▸ **Task goal**
The listing below is to be output in its exact form.

Material shown START

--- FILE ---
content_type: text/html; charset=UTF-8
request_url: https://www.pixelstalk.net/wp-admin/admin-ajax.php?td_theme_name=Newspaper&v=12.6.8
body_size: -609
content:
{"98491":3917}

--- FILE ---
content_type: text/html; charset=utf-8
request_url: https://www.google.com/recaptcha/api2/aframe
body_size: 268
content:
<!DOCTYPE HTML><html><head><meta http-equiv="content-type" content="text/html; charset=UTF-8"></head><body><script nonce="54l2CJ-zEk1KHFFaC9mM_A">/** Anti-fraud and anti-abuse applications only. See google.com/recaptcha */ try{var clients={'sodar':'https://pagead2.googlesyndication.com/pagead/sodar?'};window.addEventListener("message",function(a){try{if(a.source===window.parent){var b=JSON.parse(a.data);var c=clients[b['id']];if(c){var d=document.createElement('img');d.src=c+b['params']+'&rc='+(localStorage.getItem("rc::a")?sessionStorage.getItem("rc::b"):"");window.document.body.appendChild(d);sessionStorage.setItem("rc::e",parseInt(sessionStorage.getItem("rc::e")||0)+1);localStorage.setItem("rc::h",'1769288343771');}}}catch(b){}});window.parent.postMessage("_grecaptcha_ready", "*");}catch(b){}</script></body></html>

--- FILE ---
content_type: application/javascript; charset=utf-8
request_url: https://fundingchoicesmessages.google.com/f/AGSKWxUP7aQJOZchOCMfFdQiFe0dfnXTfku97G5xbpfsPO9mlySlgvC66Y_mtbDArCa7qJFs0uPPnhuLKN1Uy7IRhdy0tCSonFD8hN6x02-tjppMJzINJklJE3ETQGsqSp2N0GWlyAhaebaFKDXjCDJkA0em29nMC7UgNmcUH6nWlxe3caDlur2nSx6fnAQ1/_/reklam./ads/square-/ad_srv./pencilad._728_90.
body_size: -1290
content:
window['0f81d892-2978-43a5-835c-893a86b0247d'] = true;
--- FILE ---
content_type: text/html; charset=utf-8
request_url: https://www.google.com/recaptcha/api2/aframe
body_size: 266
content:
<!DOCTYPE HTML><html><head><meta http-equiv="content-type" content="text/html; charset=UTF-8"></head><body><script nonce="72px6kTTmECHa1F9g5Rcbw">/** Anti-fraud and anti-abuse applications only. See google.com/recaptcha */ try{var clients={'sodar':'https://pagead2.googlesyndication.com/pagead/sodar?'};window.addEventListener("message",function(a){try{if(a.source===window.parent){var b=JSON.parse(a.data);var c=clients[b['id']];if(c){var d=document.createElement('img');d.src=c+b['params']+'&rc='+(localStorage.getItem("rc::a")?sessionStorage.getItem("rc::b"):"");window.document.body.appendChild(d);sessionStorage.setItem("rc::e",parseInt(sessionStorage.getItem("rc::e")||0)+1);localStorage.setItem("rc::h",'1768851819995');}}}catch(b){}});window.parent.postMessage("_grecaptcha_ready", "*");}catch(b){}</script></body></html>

Material shown END

▸ **Solution for this task**
--- FILE ---
content_type: text/html; charset=UTF-8
request_url: https://www.pixelstalk.net/wp-admin/admin-ajax.php?td_theme_name=Newspaper&v=12.6.8
body_size: -609
content:
{"98491":3917}

--- FILE ---
content_type: text/html; charset=utf-8
request_url: https://www.google.com/recaptcha/api2/aframe
body_size: 268
content:
<!DOCTYPE HTML><html><head><meta http-equiv="content-type" content="text/html; charset=UTF-8"></head><body><script nonce="54l2CJ-zEk1KHFFaC9mM_A">/** Anti-fraud and anti-abuse applications only. See google.com/recaptcha */ try{var clients={'sodar':'https://pagead2.googlesyndication.com/pagead/sodar?'};window.addEventListener("message",function(a){try{if(a.source===window.parent){var b=JSON.parse(a.data);var c=clients[b['id']];if(c){var d=document.createElement('img');d.src=c+b['params']+'&rc='+(localStorage.getItem("rc::a")?sessionStorage.getItem("rc::b"):"");window.document.body.appendChild(d);sessionStorage.setItem("rc::e",parseInt(sessionStorage.getItem("rc::e")||0)+1);localStorage.setItem("rc::h",'1769288343771');}}}catch(b){}});window.parent.postMessage("_grecaptcha_ready", "*");}catch(b){}</script></body></html>

--- FILE ---
content_type: application/javascript; charset=utf-8
request_url: https://fundingchoicesmessages.google.com/f/AGSKWxUP7aQJOZchOCMfFdQiFe0dfnXTfku97G5xbpfsPO9mlySlgvC66Y_mtbDArCa7qJFs0uPPnhuLKN1Uy7IRhdy0tCSonFD8hN6x02-tjppMJzINJklJE3ETQGsqSp2N0GWlyAhaebaFKDXjCDJkA0em29nMC7UgNmcUH6nWlxe3caDlur2nSx6fnAQ1/_/reklam./ads/square-/ad_srv./pencilad._728_90.
body_size: -1290
content:
window['0f81d892-2978-43a5-835c-893a86b0247d'] = true;
--- FILE ---
content_type: text/html; charset=utf-8
request_url: https://www.google.com/recaptcha/api2/aframe
body_size: 266
content:
<!DOCTYPE HTML><html><head><meta http-equiv="content-type" content="text/html; charset=UTF-8"></head><body><script nonce="72px6kTTmECHa1F9g5Rcbw">/** Anti-fraud and anti-abuse applications only. See google.com/recaptcha */ try{var clients={'sodar':'https://pagead2.googlesyndication.com/pagead/sodar?'};window.addEventListener("message",function(a){try{if(a.source===window.parent){var b=JSON.parse(a.data);var c=clients[b['id']];if(c){var d=document.createElement('img');d.src=c+b['params']+'&rc='+(localStorage.getItem("rc::a")?sessionStorage.getItem("rc::b"):"");window.document.body.appendChild(d);sessionStorage.setItem("rc::e",parseInt(sessionStorage.getItem("rc::e")||0)+1);localStorage.setItem("rc::h",'1768851819995');}}}catch(b){}});window.parent.postMessage("_grecaptcha_ready", "*");}catch(b){}</script></body></html>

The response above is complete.